On Thursday, January 31, 2019 11:19:51 AM MSK Vladimir Davydov wrote:
> On Thu, Jan 31, 2019 at 10:34:43AM +0300, Георгий Кириченко wrote:
> > On Tuesday, January 29, 2019 2:00:10 PM MSK Vladimir Davydov wrote:
> > > On Tue, Jan 29, 2019 at 01:09:50PM +0300, Георгий Кириченко wrote:
> > > > On Monday, January 28, 2019 3:58:59 PM MSK Vladimir Davydov wrote:
> > > > > On Tue, Jan 22, 2019 at 01:57:36PM +0300, Georgy Kirichenko wrote:
> > > > > > diff --git a/src/box/iproto_constants.h
> > > > > > b/src/box/iproto_constants.h
> > > > > > index 728514297..d01cdf840 100644
> > > > > > --- a/src/box/iproto_constants.h
> > > > > > +++ b/src/box/iproto_constants.h
> > > > > > @@ -60,6 +60,9 @@ enum iproto_key {
> > > > > > 
> > > > > >  	IPROTO_SCHEMA_VERSION = 0x05,
> > > > > >  	IPROTO_SERVER_VERSION = 0x06,
> > > > > >  	IPROTO_GROUP_ID = 0x07,
> > > > > > 
> > > > > > +	IPROTO_TXN_ID = 0x08,
> > > > > > +	IPROTO_TXN_REPLICA_ID = 0x09,
> > > > > 
> > > > > Do we really need to introduce both TXN_ID and TXN_REPLICA_ID? I
> > > > > would
> > > > > expect TXN_ID to be enough - we could use REPLICA_ID to make sure
> > > > > that
> > > > > transaction identifiers from different instances don't overlap,
> > > > > because
> > > > > there couldn't be a "multi-instance" transaction, could there?
> > 
> > txn_replica_id might be differ from replica_id in case when transaction
> > would be finished on other node, e.g. after recovery.
> 
> I'm kinda out of scope here. I think you need to write an RFC or
> something explaining all the design decisions you made when you
> introduced transaction boundaries. Or we should get together with
> Kostja and discuss it. Or both. Neither the commit message nor
> comments shed the light on the big picture.
> 
> > > > > > +	IPROTO_TXN_LAST = 0x0a,
> > > > > 
> > > > > I think we should instead introduce BEGIN and COMMIT commands, 
because:
> > > > I completely do not like any auto-commit logic in a xlog file. You
> > > > suggestion breaks backward compatibility because previous logs do not
> > > > have any BEGIN/
> > > 
> > > It wouldn't break backward compatibility. It might break forward
> > > compatibility, which is fine by me (we do it all the time).
> > 
> > Suggested xrow encoding/decoding rules means that any xrow without txn_id,
> > txn_replica_id, txn_last should be processed as a single statement
> > transaction as it was before.
> > If we would require explicit begin/commit then previous logs turns into an
> > invalid stream without autocommit semantic.
> 
> Yeah, we would have to add autocommit.
I am disagreed with autocommit. There are my key points:
1. We could not interleave autocommit transactions with others, or we would 
have to have special mark for this transaction but this is no autocommit after 
all.
2. Applier would not able to check transaction boundaries.
3. There is no difference between an autocommit transaction and a single-row 
transaction.
4. Autocommit is about interface behavior but not about log format.

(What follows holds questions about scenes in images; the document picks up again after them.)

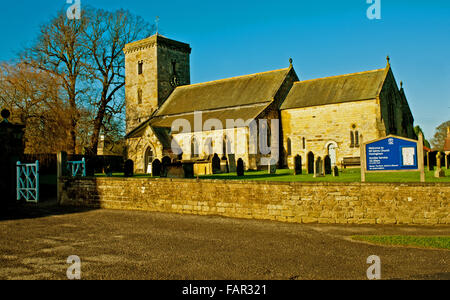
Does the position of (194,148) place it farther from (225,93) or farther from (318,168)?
(318,168)

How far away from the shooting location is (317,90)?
3291 cm

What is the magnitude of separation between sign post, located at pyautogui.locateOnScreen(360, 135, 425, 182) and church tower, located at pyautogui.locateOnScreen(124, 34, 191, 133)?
31.6 meters

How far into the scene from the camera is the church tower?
41.1 meters

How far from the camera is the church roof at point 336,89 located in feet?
97.8

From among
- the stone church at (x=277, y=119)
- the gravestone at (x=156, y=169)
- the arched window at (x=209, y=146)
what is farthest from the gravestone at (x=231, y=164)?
the arched window at (x=209, y=146)

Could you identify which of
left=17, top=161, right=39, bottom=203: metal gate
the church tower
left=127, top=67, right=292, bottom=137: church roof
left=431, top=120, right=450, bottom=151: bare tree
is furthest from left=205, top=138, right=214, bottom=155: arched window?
left=431, top=120, right=450, bottom=151: bare tree

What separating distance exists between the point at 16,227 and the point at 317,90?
27.3 meters

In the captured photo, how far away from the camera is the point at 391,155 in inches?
455

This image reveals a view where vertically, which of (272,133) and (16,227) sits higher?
(272,133)

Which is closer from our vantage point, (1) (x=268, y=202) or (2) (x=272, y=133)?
(1) (x=268, y=202)

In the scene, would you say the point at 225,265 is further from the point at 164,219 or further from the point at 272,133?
the point at 272,133

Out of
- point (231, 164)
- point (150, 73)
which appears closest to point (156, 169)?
point (231, 164)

Also let me explain xrow encoding rules:
If we have only one row in transaction, then we do not encode txn_id and 
txn_last. So single-row transaction (or autocommit if you wish) does not 
change its' representation. And then while decoding we set txn_id = lsn and 
txn_last if txn_id was not set. In that case each row from previous xlog acts 
as one single-row transaction.
For multi-row transaction we have only penalty in transaction identifiers for 
each row and one commit flag for the last.

> 
> > But I think, that txn_last should be renamed into txn_commit.
> > Also explicit begin operation is redundant because a new one pair txn_id/
> > txn_replica_id already means begin of an transaction.
> > 
> > > > COMMIT. Also separate BEGIN and COMMIT messages increase transaction
> > > > size.
> > > 
> > > I doubt that after compression you'll see a difference.
> > 
> > replication stream does not have any compression.
> 
> OK.
> 
> > > > It is worth noting, that IPROTO_NOP with a new txn_id or txn_last
> > > > emulates
> > > > BEGIN or COMMIT.
> > > 
> > > Yeah, but that would look weird.
> > > 
> > > > >  - We might need to attach some extra information to each
> > > > >  transaction,
> > > > >  
> > > > >    e.g. mark transactions that were committed in parallel on the
> > > > >    master
> > > > >    so that they can be committed in parallel on a replica. Attaching
> > > > >    such information to each row would be excessive.
> > > > 
> > > > The patch is not about this.
> > > 
> > > But we have to think about that in advance, don't we?
> > 
> > We do not have clear view how it should be done.
> 
> Which means we should think it through IMO. The two issues are closely
> related.
The main issue - proposed decision (track which transaction were batched) is 
not applicable, because vinyl might yield in a completely unpredictable 
manner. Also I have full-parallel solution but it does not require any 
information except transaction boundaries.

> 
> > > > >  - We will need BEGIN and COMMIT for IPROTO transactions. It would
> > > > >  be
> > > > >  
> > > > >    nice if we could share the code with them.
> > > > 
> > > > The biggest issue we could not know transaction identifier in case of
> > > > IPROTO. Iproto is single stream proto, but wal might be not as it is
> > > > multiplexing a lot of transactions in a one output, so it might be bad
> > > > be
> > > > in paradigm of universally format for both IPROTO and WAL.
> > > 
> > > OK. I think we need to discuss the options with Kostja.
> > > 
> > > > >  - Having separate BEGIN/COMMIT rows would make tarantoolctl-cat
> > > > >  output
> > > > >  
> > > > >    easier to read.
> > > > >    
> > > > > >  	/* Leave a gap for other keys in the header. */
> > > > > >  	IPROTO_SPACE_ID = 0x10,
> > > > > >  	IPROTO_INDEX_ID = 0x11,
> > > > > > 
> > > > > > diff --git a/src/box/wal.c b/src/box/wal.c
> > > > > > index 4c3537672..17ead08e7 100644
> > > > > > --- a/src/box/wal.c
> > > > > > +++ b/src/box/wal.c
> > > > > > @@ -905,9 +905,10 @@ wal_writer_begin_rollback(struct wal_writer
> > > > > > *writer)
> > > > > > 
> > > > > >  }
> > > > > >  
> > > > > >  static void
> > > > > > 
> > > > > > -wal_assign_lsn(struct vclock *vclock, struct xrow_header **row,
> > > > > > +wal_assign_lsn(struct vclock *vclock, struct xrow_header **begin,
> > > > > > 
> > > > > >  	       struct xrow_header **end)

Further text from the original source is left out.